### Directive
List every row that contains the word "leaf", copying each line in full.

### Data provided
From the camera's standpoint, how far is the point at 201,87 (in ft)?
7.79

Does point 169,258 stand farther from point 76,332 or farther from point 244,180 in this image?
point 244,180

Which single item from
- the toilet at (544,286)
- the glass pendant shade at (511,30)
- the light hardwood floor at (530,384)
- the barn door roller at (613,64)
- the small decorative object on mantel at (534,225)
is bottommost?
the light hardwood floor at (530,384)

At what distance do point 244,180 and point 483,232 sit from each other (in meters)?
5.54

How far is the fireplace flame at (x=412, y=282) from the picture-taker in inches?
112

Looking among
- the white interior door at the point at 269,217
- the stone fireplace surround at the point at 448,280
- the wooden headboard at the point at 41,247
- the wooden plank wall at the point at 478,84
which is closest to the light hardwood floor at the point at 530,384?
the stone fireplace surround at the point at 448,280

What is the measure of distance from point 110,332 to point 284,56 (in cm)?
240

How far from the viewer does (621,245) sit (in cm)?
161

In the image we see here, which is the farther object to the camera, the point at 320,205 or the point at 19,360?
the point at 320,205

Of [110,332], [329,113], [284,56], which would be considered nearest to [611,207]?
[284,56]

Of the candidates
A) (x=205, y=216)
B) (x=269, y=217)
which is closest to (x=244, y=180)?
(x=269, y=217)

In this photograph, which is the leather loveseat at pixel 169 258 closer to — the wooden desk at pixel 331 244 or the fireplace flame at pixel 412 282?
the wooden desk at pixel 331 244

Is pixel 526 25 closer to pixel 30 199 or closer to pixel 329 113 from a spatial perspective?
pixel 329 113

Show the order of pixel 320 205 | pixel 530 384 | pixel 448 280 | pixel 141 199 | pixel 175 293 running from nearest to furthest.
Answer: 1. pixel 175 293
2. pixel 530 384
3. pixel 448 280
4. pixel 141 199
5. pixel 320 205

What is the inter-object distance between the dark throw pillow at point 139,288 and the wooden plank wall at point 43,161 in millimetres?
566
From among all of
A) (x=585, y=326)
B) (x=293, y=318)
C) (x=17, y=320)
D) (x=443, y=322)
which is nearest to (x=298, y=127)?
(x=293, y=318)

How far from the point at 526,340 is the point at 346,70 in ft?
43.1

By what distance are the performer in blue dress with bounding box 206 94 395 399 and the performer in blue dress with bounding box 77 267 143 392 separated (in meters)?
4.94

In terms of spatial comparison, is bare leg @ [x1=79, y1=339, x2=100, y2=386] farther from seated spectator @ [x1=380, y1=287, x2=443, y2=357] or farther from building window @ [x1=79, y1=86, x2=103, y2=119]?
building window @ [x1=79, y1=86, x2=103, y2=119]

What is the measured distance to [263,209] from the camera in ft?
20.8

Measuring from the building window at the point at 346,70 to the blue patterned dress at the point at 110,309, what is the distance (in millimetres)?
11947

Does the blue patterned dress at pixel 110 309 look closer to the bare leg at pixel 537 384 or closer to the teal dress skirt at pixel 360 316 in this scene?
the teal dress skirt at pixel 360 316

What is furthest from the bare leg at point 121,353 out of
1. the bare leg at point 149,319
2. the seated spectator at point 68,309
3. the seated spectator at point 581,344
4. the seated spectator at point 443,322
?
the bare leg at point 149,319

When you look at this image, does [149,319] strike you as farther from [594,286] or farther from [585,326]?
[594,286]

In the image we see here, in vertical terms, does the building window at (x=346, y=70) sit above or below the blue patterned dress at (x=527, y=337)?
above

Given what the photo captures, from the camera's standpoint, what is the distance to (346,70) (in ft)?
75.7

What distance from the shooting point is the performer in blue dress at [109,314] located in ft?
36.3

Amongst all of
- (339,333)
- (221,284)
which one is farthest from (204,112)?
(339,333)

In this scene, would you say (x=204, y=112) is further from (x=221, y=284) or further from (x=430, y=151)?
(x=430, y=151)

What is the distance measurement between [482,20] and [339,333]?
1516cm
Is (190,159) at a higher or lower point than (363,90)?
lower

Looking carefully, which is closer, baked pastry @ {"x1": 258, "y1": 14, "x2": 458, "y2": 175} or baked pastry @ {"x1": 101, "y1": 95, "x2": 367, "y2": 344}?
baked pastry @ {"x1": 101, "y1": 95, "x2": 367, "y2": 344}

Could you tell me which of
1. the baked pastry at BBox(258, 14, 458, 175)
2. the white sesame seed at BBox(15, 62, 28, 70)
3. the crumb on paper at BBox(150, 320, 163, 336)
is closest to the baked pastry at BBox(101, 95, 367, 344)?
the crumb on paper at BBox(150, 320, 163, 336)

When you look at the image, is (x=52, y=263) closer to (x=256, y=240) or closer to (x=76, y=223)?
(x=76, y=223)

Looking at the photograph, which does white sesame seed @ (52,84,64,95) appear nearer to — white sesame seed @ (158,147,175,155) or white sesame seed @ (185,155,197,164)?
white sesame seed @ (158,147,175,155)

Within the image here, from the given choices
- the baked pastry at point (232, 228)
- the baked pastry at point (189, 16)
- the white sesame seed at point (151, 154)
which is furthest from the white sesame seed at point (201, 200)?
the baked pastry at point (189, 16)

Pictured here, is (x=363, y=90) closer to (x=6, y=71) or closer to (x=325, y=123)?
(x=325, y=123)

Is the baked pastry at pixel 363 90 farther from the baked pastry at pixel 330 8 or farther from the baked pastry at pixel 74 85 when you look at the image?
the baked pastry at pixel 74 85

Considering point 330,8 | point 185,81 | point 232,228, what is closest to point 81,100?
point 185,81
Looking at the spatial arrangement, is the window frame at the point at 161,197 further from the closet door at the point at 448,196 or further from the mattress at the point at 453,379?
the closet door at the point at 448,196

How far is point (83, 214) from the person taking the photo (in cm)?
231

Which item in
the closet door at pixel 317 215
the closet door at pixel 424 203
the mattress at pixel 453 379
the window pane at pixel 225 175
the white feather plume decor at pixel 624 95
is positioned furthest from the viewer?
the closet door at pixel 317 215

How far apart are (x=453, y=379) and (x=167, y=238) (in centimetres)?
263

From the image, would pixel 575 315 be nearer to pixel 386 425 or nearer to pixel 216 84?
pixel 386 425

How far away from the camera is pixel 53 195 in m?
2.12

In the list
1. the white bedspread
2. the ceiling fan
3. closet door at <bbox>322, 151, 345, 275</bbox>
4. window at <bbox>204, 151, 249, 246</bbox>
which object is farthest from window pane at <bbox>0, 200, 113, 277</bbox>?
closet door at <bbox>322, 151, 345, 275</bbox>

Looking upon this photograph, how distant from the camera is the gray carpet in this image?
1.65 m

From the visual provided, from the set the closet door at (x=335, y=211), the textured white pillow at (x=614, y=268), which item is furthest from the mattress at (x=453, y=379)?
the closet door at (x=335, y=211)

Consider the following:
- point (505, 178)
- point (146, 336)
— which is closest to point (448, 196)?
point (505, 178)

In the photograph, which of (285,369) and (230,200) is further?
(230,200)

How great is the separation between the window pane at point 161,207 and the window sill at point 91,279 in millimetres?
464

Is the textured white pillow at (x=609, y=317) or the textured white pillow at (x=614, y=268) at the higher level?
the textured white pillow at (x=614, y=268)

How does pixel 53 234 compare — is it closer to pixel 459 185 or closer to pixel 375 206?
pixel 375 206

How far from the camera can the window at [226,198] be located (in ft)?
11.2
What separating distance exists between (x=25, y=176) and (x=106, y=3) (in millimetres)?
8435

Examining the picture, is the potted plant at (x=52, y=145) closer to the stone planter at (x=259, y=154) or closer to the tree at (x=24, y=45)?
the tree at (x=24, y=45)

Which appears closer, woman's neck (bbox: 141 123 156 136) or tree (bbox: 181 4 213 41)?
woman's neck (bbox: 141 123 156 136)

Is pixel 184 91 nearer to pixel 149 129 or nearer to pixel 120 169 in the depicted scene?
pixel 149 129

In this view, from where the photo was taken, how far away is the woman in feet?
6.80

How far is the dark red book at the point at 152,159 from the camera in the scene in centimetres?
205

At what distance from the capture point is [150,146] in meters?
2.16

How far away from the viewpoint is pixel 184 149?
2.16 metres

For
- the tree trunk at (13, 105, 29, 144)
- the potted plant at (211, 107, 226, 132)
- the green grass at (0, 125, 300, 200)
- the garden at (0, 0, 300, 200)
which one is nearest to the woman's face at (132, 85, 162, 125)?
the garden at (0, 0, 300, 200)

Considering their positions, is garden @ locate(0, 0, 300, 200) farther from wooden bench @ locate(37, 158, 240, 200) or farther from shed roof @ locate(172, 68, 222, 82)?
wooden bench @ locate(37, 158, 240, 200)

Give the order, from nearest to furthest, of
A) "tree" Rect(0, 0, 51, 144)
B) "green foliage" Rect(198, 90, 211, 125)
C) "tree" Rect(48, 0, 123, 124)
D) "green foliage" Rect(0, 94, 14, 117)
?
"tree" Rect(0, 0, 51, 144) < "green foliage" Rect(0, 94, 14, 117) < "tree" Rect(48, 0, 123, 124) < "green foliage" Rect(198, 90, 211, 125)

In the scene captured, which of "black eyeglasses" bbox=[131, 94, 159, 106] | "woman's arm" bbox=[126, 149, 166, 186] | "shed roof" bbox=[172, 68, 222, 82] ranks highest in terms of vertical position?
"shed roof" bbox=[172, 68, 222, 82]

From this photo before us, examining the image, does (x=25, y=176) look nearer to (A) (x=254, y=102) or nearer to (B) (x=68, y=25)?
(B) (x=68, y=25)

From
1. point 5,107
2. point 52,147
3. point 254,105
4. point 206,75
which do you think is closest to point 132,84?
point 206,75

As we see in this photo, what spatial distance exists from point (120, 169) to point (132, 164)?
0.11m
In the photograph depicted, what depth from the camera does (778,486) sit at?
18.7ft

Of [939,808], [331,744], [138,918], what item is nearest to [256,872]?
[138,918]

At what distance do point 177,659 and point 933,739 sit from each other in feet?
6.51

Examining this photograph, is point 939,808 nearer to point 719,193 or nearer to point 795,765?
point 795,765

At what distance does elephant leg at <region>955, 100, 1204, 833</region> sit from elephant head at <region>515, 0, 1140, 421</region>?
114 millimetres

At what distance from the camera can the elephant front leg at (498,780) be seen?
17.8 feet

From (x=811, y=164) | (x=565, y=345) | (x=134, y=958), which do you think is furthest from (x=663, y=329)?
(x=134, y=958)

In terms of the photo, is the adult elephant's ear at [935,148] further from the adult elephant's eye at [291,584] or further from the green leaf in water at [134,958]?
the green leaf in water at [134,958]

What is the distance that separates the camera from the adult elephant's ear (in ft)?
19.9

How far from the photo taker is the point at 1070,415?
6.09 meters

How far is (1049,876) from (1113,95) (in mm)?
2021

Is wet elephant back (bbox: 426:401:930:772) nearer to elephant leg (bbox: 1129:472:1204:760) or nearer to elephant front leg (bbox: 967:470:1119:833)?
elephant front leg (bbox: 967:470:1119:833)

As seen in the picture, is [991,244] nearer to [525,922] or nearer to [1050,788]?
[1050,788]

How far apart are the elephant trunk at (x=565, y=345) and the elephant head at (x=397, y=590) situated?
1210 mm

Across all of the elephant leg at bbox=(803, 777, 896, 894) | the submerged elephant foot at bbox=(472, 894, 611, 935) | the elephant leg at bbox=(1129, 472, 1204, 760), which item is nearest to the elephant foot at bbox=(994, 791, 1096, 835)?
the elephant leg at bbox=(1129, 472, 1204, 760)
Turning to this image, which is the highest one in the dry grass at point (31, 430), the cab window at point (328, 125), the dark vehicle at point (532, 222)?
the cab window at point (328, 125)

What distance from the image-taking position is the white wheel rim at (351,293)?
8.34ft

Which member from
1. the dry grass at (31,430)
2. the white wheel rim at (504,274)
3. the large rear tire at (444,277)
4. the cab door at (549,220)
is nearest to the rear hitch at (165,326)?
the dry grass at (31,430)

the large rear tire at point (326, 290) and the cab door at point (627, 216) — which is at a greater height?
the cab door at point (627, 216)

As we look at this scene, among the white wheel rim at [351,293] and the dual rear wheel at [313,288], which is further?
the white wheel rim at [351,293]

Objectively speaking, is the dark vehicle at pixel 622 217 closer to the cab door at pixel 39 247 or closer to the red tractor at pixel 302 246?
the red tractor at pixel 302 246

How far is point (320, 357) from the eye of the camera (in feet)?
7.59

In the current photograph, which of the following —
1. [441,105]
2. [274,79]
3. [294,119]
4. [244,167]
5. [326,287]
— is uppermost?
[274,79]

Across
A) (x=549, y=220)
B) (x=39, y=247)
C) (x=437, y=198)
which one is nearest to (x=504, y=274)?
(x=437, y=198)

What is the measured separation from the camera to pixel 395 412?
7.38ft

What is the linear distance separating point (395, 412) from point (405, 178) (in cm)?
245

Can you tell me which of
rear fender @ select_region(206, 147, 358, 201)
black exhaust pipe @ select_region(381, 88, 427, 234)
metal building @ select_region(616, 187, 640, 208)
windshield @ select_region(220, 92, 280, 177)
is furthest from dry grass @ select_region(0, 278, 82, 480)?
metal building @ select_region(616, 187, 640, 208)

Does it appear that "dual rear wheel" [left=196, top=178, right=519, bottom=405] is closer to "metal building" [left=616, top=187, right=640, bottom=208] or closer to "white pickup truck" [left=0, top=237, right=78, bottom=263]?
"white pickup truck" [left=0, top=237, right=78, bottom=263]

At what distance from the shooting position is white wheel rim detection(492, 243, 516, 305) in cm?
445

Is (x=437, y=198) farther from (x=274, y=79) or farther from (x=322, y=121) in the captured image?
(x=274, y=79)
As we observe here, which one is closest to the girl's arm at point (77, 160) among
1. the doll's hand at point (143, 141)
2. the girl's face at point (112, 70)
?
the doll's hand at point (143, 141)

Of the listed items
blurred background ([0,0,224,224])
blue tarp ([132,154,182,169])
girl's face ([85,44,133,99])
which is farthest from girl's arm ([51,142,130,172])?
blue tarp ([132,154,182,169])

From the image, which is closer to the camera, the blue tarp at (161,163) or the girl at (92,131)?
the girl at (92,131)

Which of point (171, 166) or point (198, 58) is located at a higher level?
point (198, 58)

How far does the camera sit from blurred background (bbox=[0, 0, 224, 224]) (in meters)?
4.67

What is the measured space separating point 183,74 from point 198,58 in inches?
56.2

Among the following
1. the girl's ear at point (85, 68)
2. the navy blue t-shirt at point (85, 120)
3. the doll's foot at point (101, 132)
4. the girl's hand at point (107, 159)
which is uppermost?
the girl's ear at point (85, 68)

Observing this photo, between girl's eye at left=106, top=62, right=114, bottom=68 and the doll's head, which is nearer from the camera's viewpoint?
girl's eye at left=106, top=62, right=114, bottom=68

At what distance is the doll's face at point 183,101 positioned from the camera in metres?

### Result of the task
In terms of the photo, is the adult elephant's ear at [935,148] further from the adult elephant's eye at [291,584] or further from the green leaf in water at [134,958]?
the green leaf in water at [134,958]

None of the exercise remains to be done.